------ Article
L’autobiographie comme exil | 1
« Le poète comme prisonnier, Langue et imagination créatrice en exil », de Réza Barahéni (paru dans On the Issues ©, printemps 1998).
Pour celui qui vit en exil il n’existe qu’un seul pays, le pays où il est né, une seule langue, la langue maternelle. En comparaison, tous les pays et toutes les langues lui apparaissent comme des fictions. Ceux qui ont connu l’exil, qu’il soit forcé ou volontaire, reconnaîtront ce que Salman Rushdie décrit comme « le rêve du retour glorieux ».
Immédiatement après le départ du Shah d’Iran en 1979, des milliers d’hommes et de femmes qui vivaient en exil depuis de nombreuses années ont pris comme moi le chemin du retour. La plupart laissaient derrière eux des choses de grande valeur. J’abandonnais aux États-Unis une réputation d’écrivain, un poste de professeur à plein temps dans une université respectée, beaucoup d’amis. Mais ce devait être notre retour glorieux. Et ça l’a été, d’une certaine façon. La sombre cité de Téhéran nous a entourés dès notre arrivée. Soudain nous avons reconnu les visages derrière les fleurs, nous avons entendu les paroles, les plaisanteries, les poèmes, et senti l’éclosion vive et exquise du souvenir. Nous étions chez nous, ce lieu familier et dangereux.
------------
------ Entrées fournies
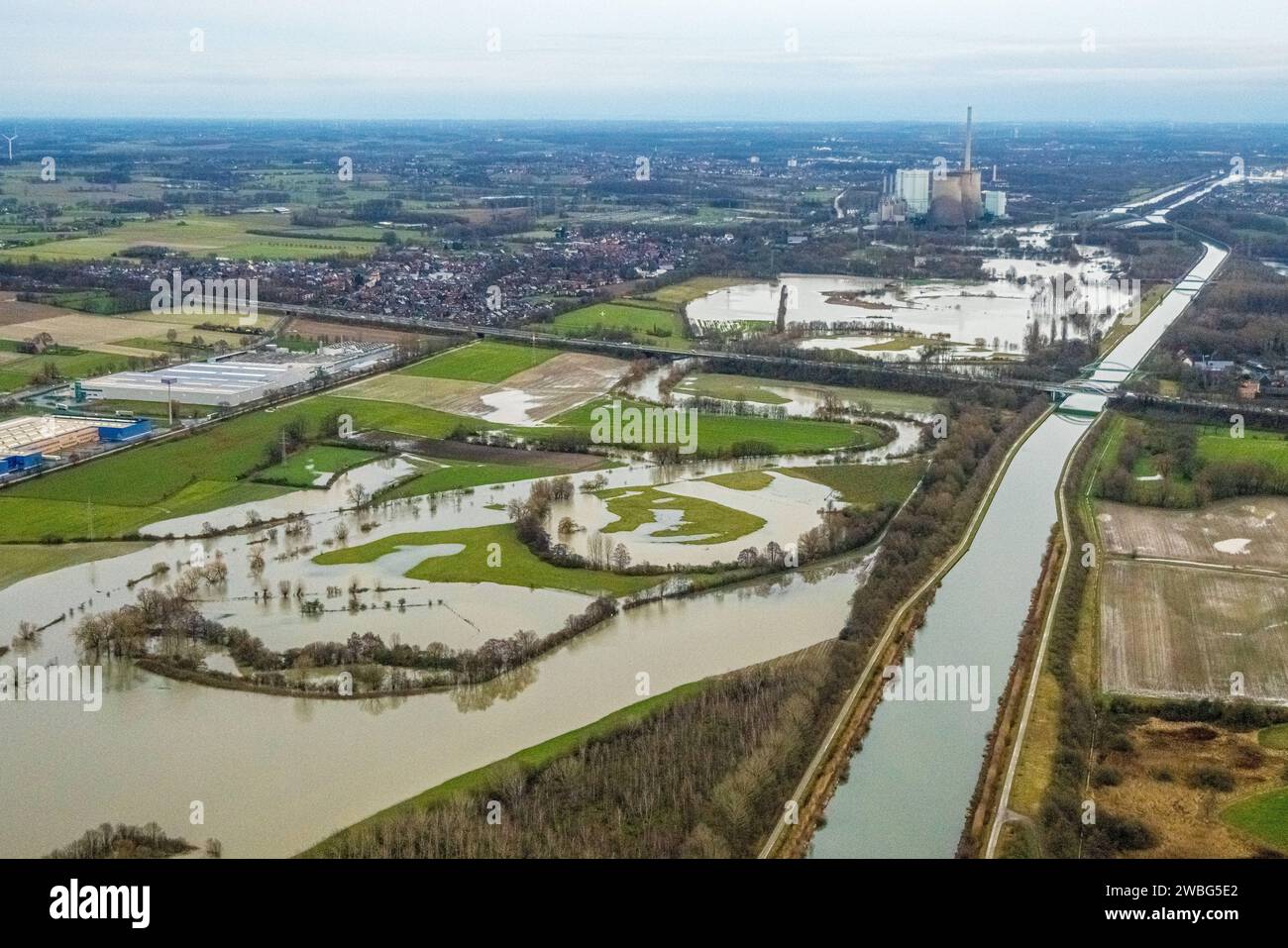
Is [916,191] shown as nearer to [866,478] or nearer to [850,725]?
[866,478]

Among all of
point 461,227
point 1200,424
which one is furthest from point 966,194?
point 1200,424

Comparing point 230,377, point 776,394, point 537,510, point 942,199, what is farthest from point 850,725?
point 942,199

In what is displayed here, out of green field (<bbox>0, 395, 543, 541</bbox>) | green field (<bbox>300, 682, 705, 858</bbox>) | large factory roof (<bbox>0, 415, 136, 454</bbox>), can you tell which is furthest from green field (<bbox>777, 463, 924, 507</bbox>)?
large factory roof (<bbox>0, 415, 136, 454</bbox>)

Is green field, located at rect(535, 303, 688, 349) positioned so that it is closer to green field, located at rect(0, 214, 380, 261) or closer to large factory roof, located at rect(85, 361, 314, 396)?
large factory roof, located at rect(85, 361, 314, 396)

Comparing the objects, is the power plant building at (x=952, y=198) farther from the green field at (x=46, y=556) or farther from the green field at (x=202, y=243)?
the green field at (x=46, y=556)

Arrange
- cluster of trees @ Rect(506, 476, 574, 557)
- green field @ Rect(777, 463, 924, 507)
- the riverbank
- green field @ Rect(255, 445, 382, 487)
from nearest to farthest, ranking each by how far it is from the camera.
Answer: the riverbank < cluster of trees @ Rect(506, 476, 574, 557) < green field @ Rect(777, 463, 924, 507) < green field @ Rect(255, 445, 382, 487)


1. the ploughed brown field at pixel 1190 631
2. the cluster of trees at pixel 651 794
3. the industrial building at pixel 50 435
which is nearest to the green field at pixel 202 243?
the industrial building at pixel 50 435
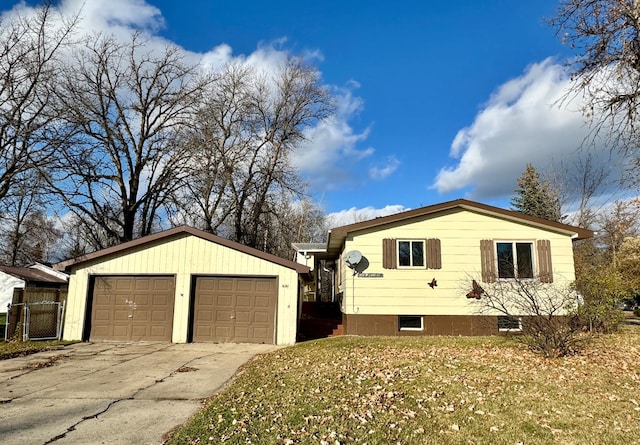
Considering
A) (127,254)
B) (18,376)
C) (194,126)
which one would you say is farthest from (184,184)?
(18,376)

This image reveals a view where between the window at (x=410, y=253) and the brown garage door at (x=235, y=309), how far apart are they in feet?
14.1

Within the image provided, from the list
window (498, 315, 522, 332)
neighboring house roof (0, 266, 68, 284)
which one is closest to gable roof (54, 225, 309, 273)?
neighboring house roof (0, 266, 68, 284)

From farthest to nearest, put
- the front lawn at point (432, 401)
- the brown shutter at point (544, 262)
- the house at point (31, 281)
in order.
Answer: the house at point (31, 281) < the brown shutter at point (544, 262) < the front lawn at point (432, 401)

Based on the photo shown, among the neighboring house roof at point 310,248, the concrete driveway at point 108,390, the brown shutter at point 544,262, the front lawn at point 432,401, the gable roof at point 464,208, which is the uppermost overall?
the gable roof at point 464,208

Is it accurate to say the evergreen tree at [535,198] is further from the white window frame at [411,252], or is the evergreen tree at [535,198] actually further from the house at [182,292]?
the house at [182,292]

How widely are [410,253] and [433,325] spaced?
243 cm

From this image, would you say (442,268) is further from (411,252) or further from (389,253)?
(389,253)

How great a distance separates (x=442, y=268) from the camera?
13117 millimetres

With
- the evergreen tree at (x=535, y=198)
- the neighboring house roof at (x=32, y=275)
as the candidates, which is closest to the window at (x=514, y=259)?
the evergreen tree at (x=535, y=198)

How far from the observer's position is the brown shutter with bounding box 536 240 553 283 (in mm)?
12844

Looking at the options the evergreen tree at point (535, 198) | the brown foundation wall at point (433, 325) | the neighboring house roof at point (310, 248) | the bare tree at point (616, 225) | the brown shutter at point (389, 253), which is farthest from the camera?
the evergreen tree at point (535, 198)

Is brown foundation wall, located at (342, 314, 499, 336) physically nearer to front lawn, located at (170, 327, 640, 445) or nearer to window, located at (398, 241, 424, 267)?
window, located at (398, 241, 424, 267)

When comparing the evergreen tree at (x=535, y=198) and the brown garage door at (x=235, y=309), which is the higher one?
the evergreen tree at (x=535, y=198)

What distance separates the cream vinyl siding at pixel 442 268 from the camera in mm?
13023
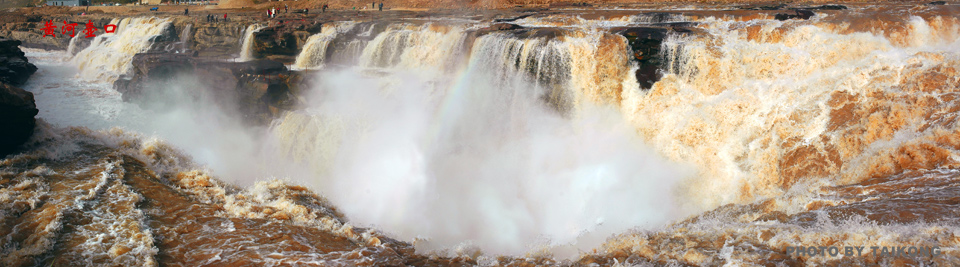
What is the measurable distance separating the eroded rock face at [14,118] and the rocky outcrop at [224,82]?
4.83 m

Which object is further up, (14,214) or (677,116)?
(677,116)

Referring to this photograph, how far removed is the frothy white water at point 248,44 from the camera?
19031mm

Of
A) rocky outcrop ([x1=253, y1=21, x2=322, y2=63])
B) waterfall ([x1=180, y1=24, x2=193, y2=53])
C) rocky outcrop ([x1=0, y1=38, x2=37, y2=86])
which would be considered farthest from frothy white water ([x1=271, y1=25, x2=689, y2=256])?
rocky outcrop ([x1=0, y1=38, x2=37, y2=86])

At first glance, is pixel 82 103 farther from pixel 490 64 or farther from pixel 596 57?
pixel 596 57

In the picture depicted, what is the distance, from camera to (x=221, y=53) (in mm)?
20156

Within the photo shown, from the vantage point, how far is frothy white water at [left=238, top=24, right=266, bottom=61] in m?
19.0

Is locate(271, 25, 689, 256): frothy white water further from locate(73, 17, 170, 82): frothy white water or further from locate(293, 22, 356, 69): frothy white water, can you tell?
locate(73, 17, 170, 82): frothy white water

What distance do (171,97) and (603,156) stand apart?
44.4 ft

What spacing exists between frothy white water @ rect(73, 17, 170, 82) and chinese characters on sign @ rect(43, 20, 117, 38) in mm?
1145

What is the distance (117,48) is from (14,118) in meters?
15.4

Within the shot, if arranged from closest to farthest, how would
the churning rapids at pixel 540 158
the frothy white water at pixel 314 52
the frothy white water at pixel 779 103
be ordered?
the churning rapids at pixel 540 158
the frothy white water at pixel 779 103
the frothy white water at pixel 314 52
------------
● Tâches à réaliser
1. Répondez à ces questions à partir du texte sur l'exil :
(a) Quel est le seul pays qui existe pour celui qui vit en exil ?
(b) En quelle année le Shah a-t-il quitté l'Iran ?
(c) Qu'est-ce qui a été abandonné aux États-Unis ?
2. Poursuivez le texte sur l'exil après sa dernière phrase.
Les entrées constituent un matériau distinct du texte sur l'exil.

● Réponses
1.
(a) Le pays où il est né.
(b) En 1979.
(c) Une réputation d'écrivain, un poste de professeur à plein temps dans une université respectée et beaucoup d'amis.

2.
Je l’avais quitté cinq années auparavant parce que la répression l’avait transformé en enfer. J’y revenais parce que j’espérais que la révolution le transformerait en paradis. Je l’ai quitté à nouveau, en octobre 1996, parce que des années d’un régime brutal avaient fait de l’Iran quelque chose de pire que l’enfer. Ce pays a été le lieu d’une succession ininterrompue de turbulences, avec ses habitants et ses écrivains se redressant et retombant avec chaque nouvelle vague. Il est très difficile d’être écrivain dans un tel État. Il est malhonnête de voir lapider des femmes et de garder le silence. Il est malhonnête de voir interdire les langues d’un groupe ethnique et de garder le silence. Il est également malhonnête de contenir ses sentiments d’amour, d’affection, et de passion entre les limites prescrites par une législation hypocrite, malhonnête de ne pas écrire ce qui arrive entre deux êtres humains quand ils sont dans un lit. Il est malhonnête de ne pas se battre pour la liberté des êtres humains et pour la liberté d’expression en littérature.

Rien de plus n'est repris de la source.